Сказано было грубо, но этой так называемой солдафонщиной я, видимо, ее не испугал.

— Как хотите… — ответила она так, будто все это было самым обычным делом и никаких проблем не представляло. — Можете переночевать у меня.

Я, мерзкий старикашка за тридцать — что это я говорю, мне вот-вот стукнет сорок, — почувствовал, что краснею:

— Вот как?.. Я могу переночевать у тебя? — пробормотал я беззвучно; я только что попытался сострить, но она мне этого не спустила. Или… или она была так наивна и проста, что имела в виду исключительно то, что сказала? Да, всякое бывает, конечно…

Я вновь слегка поклонился:

— Очень мило с вашей стороны сделать мне такое предложение. Но… не побеспокою ли я вас?

Она беспечно улыбнулась и покачала головой. На ее лице были написаны благожелательность и щедрость, но совершенно невозможно было понять, что именно она думает.

— Нет, нет, вовсе нет, — заверила она меня. — Места полно.

— Скажу честно, — ответил я «Кристине», для меня это был бы лучший вариант. Это, конечно, не первое мое выступление, но все равно под конец устаешь.

«Что за херня», — подумал я, но добавил:

— Раз не придется спешить, я смогу больше времени уделить вопросам.

Перерыв закончился, все стали рассаживаться по местам.

Продолжая выступление, я чувствовал себя гораздо увереннее, чем до перерыва, но приходилось тщательно следить, чтобы определенные мысли меня не отвлекали. Мысли эти метались из стороны в сторону, из одной крайности в другую: она ведь именно это и только это имела в виду, эта «Кристина», не правда ли? Или то, о чем я, само собой, подумал, даже не пришло ей в голову, и потому она в совершенной невинности употребила эти двусмысленные слова? Да, может и так, конечно, все может быть… — раздумывал я насмешливо. Или… или она имела в виду именно то, что имел в виду я, только, как говорится, неосознанно?.. Может и так, правда?..

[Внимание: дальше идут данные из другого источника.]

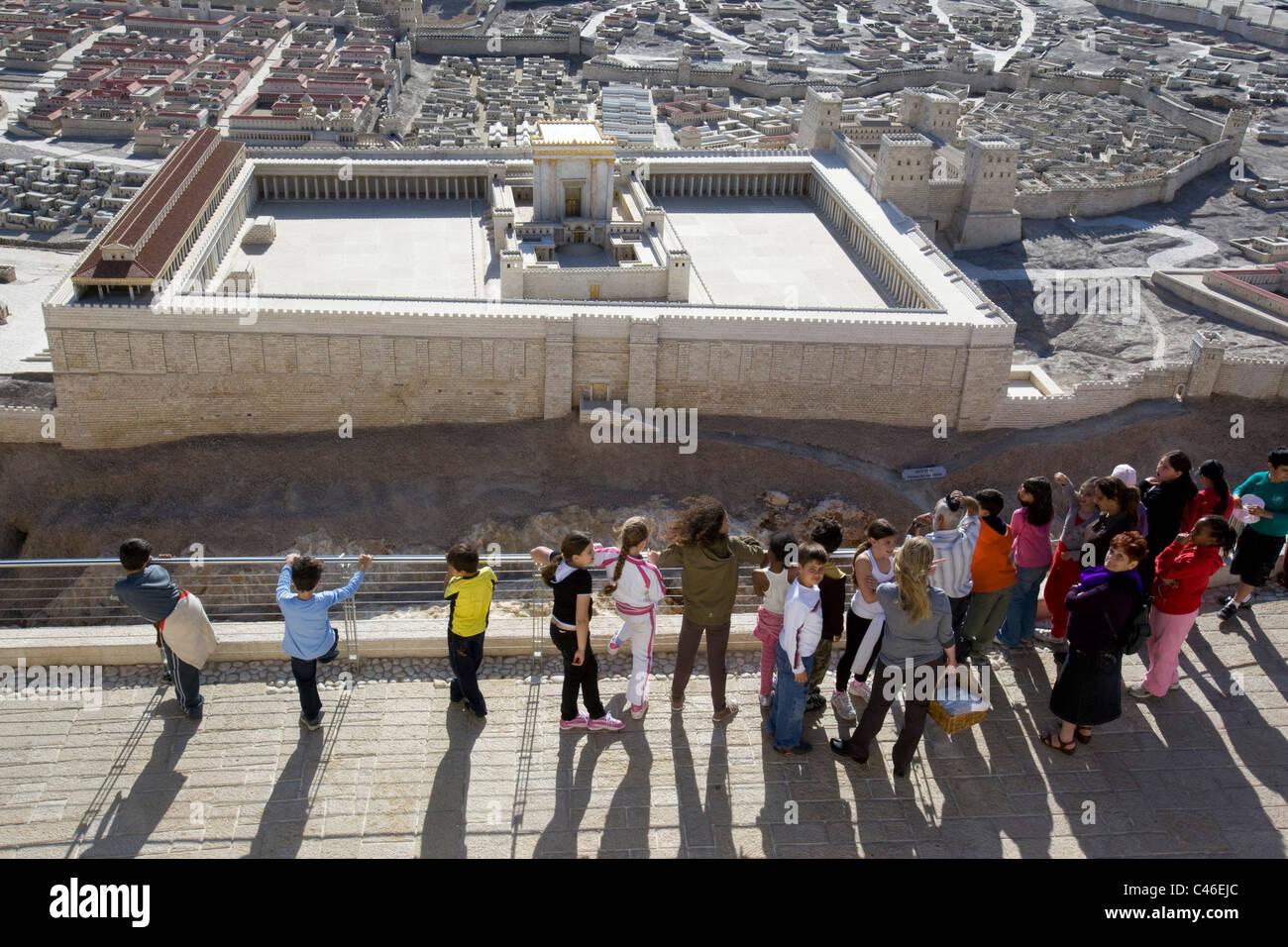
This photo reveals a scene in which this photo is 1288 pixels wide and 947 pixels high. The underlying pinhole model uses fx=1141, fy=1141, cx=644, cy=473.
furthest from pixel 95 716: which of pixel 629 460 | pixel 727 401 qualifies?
pixel 727 401

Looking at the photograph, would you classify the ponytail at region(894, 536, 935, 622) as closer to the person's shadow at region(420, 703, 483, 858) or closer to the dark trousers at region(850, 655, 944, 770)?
the dark trousers at region(850, 655, 944, 770)

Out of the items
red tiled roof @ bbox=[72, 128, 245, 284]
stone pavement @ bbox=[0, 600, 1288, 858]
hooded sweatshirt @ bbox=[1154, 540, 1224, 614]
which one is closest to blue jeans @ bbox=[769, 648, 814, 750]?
stone pavement @ bbox=[0, 600, 1288, 858]

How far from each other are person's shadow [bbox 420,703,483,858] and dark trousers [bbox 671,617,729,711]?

Что она за человек? Я подумал о ее должности в сообществе и как по-компанейски обнял ее председатель. Что бы это последнее значило? Неужели любой может обходиться с ней так вальяжно, как ему хочется? А может, этот братский или отцовский жест как раз исключал всякую возможность подобного отношения? Между тем, на ней лежит ответственность за деньги сообщества — значит, она из приличных. Стало быть, достойная домохозяйка, с детьми и мужем, который дожидается ее дома? Кто знает…

Я постоянно искал ее глазами. Связаны ли мы уже общей тайной? Но она каждый раз отвечала мне прямым, дружеским, иногда немного нежным и веселым взглядом; я ей нравился, это ясно, но окончательного ответа я в ее глазах не находил. Может, я просто забивал себе голову чепухой. Как бы то ни было: мне есть где переночевать сегодня.

После ответа на вопросы слушателей — я реагировал на них необычайно бодро, не чувствуя ни тени усталости или скуки, которые обычно охватывают меня в конце выступления, — собрание окончилось, и вместе с членами правления мы сидели в маленькой комнате сообщества. И «Кристина» тоже пошла с нами, но села — случайно или нет? — не рядом со мной, а через пару стульев.